— START OF Material to process —
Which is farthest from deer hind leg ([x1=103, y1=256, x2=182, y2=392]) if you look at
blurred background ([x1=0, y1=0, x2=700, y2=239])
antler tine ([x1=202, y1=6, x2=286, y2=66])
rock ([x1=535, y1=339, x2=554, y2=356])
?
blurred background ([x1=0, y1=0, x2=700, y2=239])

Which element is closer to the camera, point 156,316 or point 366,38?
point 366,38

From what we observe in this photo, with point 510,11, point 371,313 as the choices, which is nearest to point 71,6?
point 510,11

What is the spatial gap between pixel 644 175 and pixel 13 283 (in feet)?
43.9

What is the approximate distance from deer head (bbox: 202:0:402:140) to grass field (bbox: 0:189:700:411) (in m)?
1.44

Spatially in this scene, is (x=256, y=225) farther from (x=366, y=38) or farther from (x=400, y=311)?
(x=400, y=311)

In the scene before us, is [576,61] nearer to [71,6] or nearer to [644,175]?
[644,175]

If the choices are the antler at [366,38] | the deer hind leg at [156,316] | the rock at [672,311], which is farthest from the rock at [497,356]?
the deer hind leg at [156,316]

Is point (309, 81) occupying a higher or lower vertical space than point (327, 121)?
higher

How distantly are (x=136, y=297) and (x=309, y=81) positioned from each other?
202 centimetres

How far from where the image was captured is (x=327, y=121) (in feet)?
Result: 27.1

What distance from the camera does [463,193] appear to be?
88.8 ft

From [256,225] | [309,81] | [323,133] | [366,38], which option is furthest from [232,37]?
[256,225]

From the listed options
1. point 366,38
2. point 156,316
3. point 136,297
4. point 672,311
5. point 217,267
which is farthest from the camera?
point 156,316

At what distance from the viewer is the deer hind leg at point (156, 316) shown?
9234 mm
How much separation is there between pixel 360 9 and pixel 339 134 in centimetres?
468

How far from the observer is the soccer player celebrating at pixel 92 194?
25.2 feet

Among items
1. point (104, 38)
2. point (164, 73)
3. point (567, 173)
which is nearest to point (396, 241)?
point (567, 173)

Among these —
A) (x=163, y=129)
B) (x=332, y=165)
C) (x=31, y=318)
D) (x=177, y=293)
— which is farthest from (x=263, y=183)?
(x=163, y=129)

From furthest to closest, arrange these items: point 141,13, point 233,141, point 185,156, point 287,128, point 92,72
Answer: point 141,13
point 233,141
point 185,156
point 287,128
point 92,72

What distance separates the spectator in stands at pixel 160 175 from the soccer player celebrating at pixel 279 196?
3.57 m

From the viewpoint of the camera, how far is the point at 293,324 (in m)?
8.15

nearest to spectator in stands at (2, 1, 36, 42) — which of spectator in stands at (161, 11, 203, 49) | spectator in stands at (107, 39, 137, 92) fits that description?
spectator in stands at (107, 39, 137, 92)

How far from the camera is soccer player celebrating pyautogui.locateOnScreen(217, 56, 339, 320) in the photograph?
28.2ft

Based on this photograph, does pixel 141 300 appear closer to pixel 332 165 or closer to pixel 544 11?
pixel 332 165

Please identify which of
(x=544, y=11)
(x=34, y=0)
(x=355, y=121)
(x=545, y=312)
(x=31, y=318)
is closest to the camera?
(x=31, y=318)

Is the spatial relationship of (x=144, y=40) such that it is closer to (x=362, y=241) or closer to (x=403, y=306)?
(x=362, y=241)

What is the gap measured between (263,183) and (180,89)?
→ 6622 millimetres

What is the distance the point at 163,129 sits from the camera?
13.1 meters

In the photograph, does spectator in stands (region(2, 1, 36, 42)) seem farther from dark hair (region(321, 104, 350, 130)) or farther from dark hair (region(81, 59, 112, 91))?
— END OF Material to process —
* Work to do: Return the lines of the dataset items above verbatim, starting at the line that contains "What is the spatial" and ending at the line that contains "202 centimetres".

* Exercise answer:
What is the spatial gap between pixel 644 175 and pixel 13 283 (in feet)?
43.9

What is the approximate distance from deer head (bbox: 202:0:402:140) to grass field (bbox: 0:189:700:411) (in m)?
1.44

Spatially in this scene, is (x=256, y=225) farther from (x=366, y=38) or farther from (x=400, y=311)?
(x=400, y=311)

In the scene before us, is [576,61] nearer to [71,6] or nearer to [644,175]?
[644,175]

If the choices are the antler at [366,38] | the deer hind leg at [156,316] | the rock at [672,311], which is farthest from the rock at [497,356]?
the deer hind leg at [156,316]

Is point (309, 81) occupying a higher or lower vertical space than point (327, 121)?
higher

How distantly are (x=136, y=297) and (x=309, y=81) positioned from each other?
202 centimetres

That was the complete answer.